**AIM**
Present the items as a Markdown table with the columns Row and Line, starting at the line containing "Does the green" and ending with the last item. Leave out blank lines.
-------- RECORD LIST --------
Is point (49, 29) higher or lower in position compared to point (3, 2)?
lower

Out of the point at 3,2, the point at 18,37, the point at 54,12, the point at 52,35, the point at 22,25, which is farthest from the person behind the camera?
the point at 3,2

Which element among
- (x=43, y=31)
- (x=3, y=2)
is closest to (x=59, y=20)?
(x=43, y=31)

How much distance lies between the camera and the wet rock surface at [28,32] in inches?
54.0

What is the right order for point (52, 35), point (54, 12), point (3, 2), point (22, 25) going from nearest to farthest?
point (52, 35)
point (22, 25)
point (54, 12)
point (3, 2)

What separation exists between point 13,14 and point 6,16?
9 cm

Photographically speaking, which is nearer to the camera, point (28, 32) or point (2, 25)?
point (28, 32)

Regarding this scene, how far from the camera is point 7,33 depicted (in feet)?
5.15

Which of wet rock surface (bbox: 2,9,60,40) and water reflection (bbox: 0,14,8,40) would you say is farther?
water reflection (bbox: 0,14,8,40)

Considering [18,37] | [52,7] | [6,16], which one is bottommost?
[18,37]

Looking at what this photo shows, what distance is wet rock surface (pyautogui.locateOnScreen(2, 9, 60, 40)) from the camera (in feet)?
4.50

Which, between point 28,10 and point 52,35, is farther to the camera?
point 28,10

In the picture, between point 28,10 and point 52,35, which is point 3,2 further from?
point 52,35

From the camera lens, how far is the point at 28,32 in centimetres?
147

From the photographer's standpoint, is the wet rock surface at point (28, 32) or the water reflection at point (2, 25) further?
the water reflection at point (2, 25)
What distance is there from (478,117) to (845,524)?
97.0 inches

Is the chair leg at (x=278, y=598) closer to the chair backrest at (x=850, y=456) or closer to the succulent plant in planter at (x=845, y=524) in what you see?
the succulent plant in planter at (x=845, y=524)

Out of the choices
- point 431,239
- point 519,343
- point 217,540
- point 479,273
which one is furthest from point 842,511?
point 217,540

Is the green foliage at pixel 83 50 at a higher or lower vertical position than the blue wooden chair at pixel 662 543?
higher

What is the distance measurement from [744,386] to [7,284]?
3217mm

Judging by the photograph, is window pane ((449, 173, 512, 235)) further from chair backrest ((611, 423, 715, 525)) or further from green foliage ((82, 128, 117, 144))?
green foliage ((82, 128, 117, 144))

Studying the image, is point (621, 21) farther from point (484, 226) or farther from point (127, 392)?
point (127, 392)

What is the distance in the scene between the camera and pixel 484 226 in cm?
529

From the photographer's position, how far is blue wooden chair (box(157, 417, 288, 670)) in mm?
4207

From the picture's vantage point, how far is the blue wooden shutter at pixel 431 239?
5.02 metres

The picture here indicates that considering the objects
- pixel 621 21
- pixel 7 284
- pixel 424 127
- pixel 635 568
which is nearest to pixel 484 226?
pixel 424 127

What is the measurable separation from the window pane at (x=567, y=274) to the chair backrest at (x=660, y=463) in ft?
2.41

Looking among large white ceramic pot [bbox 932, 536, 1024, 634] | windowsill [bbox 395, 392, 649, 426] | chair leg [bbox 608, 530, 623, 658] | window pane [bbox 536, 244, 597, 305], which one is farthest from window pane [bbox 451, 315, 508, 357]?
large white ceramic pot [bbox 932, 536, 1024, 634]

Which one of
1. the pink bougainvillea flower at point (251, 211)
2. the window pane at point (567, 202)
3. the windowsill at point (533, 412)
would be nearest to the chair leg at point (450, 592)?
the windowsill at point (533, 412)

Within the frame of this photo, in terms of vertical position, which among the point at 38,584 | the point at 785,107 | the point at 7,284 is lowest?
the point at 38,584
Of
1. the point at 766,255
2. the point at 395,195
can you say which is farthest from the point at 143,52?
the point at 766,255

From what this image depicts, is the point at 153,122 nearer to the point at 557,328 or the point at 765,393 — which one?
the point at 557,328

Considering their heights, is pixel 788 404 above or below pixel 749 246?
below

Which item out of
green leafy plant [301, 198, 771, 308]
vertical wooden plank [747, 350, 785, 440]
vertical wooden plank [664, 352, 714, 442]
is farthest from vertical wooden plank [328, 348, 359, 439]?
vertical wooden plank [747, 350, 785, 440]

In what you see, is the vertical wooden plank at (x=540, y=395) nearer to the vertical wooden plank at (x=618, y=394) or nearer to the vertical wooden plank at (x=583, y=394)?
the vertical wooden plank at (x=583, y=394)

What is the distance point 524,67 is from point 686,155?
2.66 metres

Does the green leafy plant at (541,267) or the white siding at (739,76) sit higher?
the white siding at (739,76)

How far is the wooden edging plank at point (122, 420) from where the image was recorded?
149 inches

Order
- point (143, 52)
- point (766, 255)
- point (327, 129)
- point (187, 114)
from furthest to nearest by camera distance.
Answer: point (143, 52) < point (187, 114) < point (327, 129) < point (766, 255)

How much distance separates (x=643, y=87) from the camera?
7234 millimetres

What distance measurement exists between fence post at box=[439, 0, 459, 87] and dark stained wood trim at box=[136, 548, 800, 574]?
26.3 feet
--------
**SOLUTION TO THIS TASK**
| Row | Line |
|---|---|
| 1 | Does the green leafy plant at (541,267) or the white siding at (739,76) sit higher? |
| 2 | the white siding at (739,76) |
| 3 | How far is the wooden edging plank at point (122, 420) from where the image was recorded? |
| 4 | 149 inches |
| 5 | Order |
| 6 | - point (143, 52) |
| 7 | - point (766, 255) |
| 8 | - point (327, 129) |
| 9 | - point (187, 114) |
| 10 | from furthest to nearest by camera distance. |
| 11 | Answer: point (143, 52) < point (187, 114) < point (327, 129) < point (766, 255) |
| 12 | How much distance separates (x=643, y=87) from the camera? |
| 13 | 7234 millimetres |
| 14 | What distance measurement exists between fence post at box=[439, 0, 459, 87] and dark stained wood trim at box=[136, 548, 800, 574]? |
| 15 | 26.3 feet |